Führen ohne Machtgerangel
Aber sind wir nicht alle nur noch lieb und nett? Wird nicht das agile Büro nach New-Work-Prinzipien auch so freundlich, leicht und offen geführt, wie es eingerichtet ist? Sind nicht die Hierarchien so flach wie möglich und alle im Betrieb,
von der Geschäftsführerin bis zum Reinigungspersonal, fast schon befreundet? Auf den ersten Blick mag das so sein. In der aktuellen Literatur zur Führung im Unternehmen geht es viel um Schlagwörter wie wertebasierte Führung, Wertschätzung und Respekt, Ehrlichkeit oder „People first“. Zahlreiche Webseiten und Bücher verbreiten Weisheiten wie „Sei fair, offen und einfühlsam“ und stellen den Chef oder die Chefin der Herzen vor.
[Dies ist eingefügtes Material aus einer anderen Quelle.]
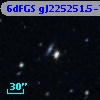 6dFGS gJ225251.5-764240
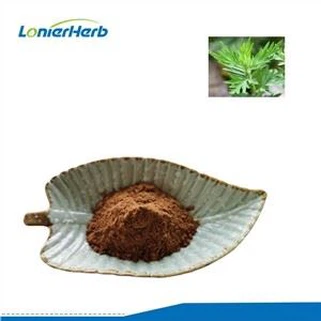 مسحوق مستخلص MoRATWORT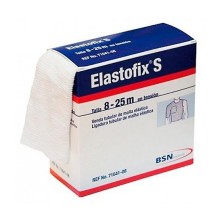Elastofix s venda tubular cadera torso talla 6 Elastofix - 1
Aber ebenso richtig ist auch, dass es noch immer genug Betriebe und Führungskräfte gibt, die mehr oder weniger offen einen autokratischen Führungsstil pflegen. Oder nach außen hin freundliche Führungsprinzipien demonstrieren, nach innen aber knallhart autoritär agieren. Eine weitere Variante ist es, der Form nach tatsächlich zugewandt und einfühlsam aufzutreten, in diesem Stil aber Aufgaben oder Ziele auszugeben, die letztlich auf eine knallharte Führung hinauslaufen. Und wenn wir ehrlich sind: Klar wollen wir alle freundlich agieren und selbst emphatisch behandelt werden. Aber genauso kennen wir doch alle diese Situationen, in denen Freundlichkeit einfach nicht funktioniert. Deshalb sollten Führungskräfte auf allen Ebenen sich natürlich um eine wertschätzende Führung und Zusammenarbeit bemühen, aber ebenso darauf vorbereitet sein, sich in einem Machtkampf durchzusetzen. Die folgenden Tipps helfen dabei, ihn zu vermeiden oder zu bestehen.
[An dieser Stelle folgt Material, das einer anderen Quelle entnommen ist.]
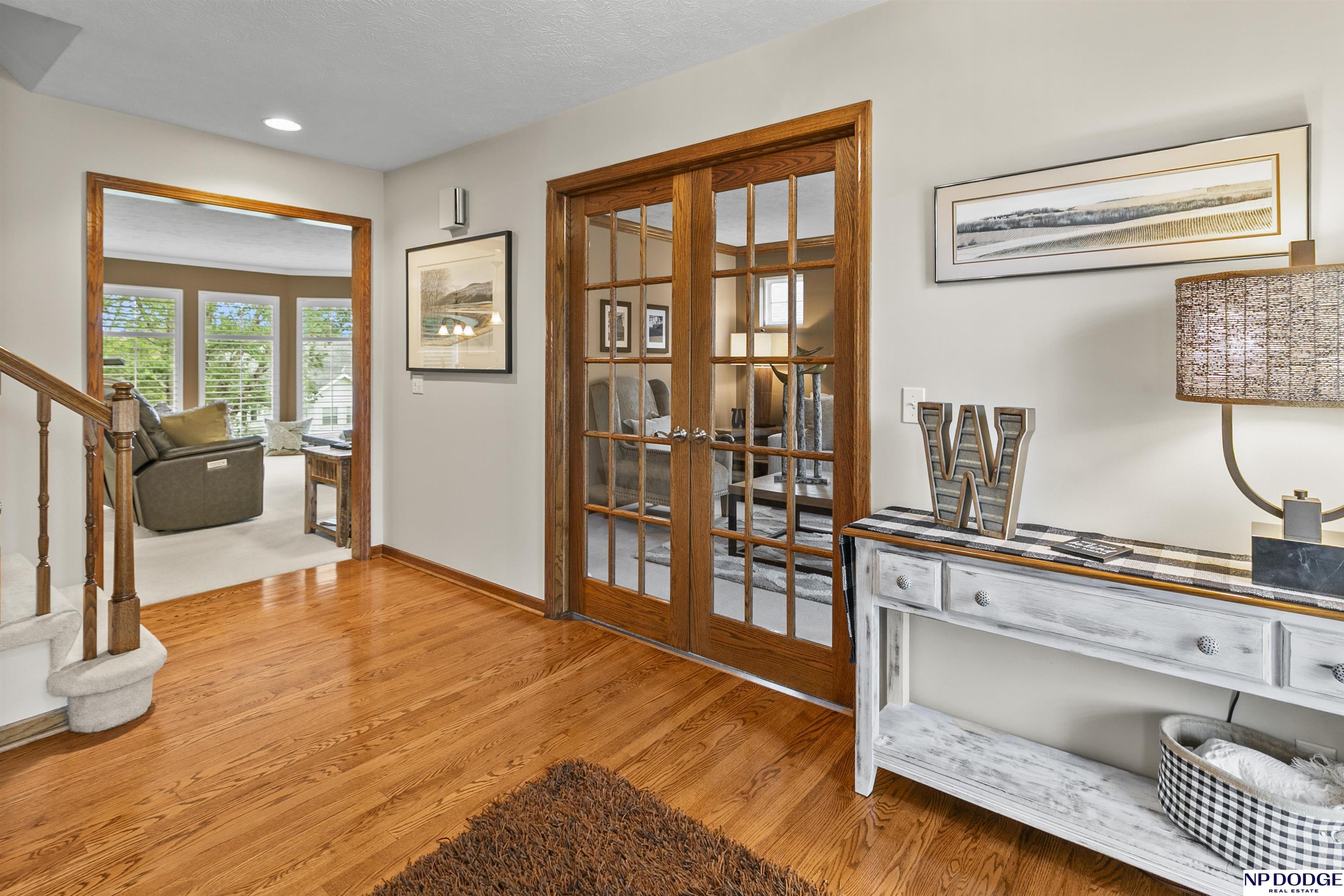 17515 Karen Street, Omaha, Nebraska image 3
Klare Hierarchien begrenzen Machtgerangel, denn sie sorgen für Struktur und Organisation und bilden einen definierten Rahmen zur Lösung von Konflikten. Wichtig ist aber, dass Hierarchien sich begründen lassen und nicht rein auf Autorität und Macht beruhen.
Ziel- und Strategiekonflikte sind häufige Gründe für Machtkämpfe. Werden Ziele und Strategien im Konsens und in Kooperation erarbeitet und sind jederzeit klar definiert, fällt viel Konfliktpotenzial weg.
Konflikte rasch lösen verhindert, dass sich lange Fehden aufschaukeln. Nie vergessen, dass Konflikte nur selten auf die Sachebene beschränkt sind, sondern Emotionen, Stress, Überforderung und (mangelnde) Anerkennung meistens eine Rolle darin haben – und die kann schnell größer werden als der ursprüngliche Konflikt.
Rituale können Machtkämpfe verhindern. Eine kluge Führungsstruktur berücksichtigt, dass Konflikte und Machtgerangel kaum vermeidbar sind und deshalb versuchen, regelmäßig wiederkehrende Mechanismen
in die Unternehmenskultur einzubauen, die reinigend wirken.
Grundkenntnisse in Psychologie helfen bei der Beurteilung des Handelns anderer. So können Führungskräfte sich beizeiten auf Machtkämpfe vorbereiten. Wer sein Gegenüber und dessen Motivation erkennt, kann souveräner reagieren.
Eine feste Basis gegen Angriffe von außen. Wer seinen Bereich gut im Griff hat bietet keine oder nur wenig Angriffsfläche – und kann Attacken mit Gelassenheit und einem Lächeln ausweichen.
Wer ausweicht, wird nicht getroffen und nicht aggressiv. Wenn zwei sich streiten freut sich der Dritte, heißt es bekanntlich. Deshalb ist es nicht nur in vielen asiatischen Kampfkünsten, sondern auch im Machtgerangel oft besser, Angriffen souverän und freundlich auszuweichen und diese so ins Leere laufen zu lassen, anstatt verbissen Gegenangriffe zu starten.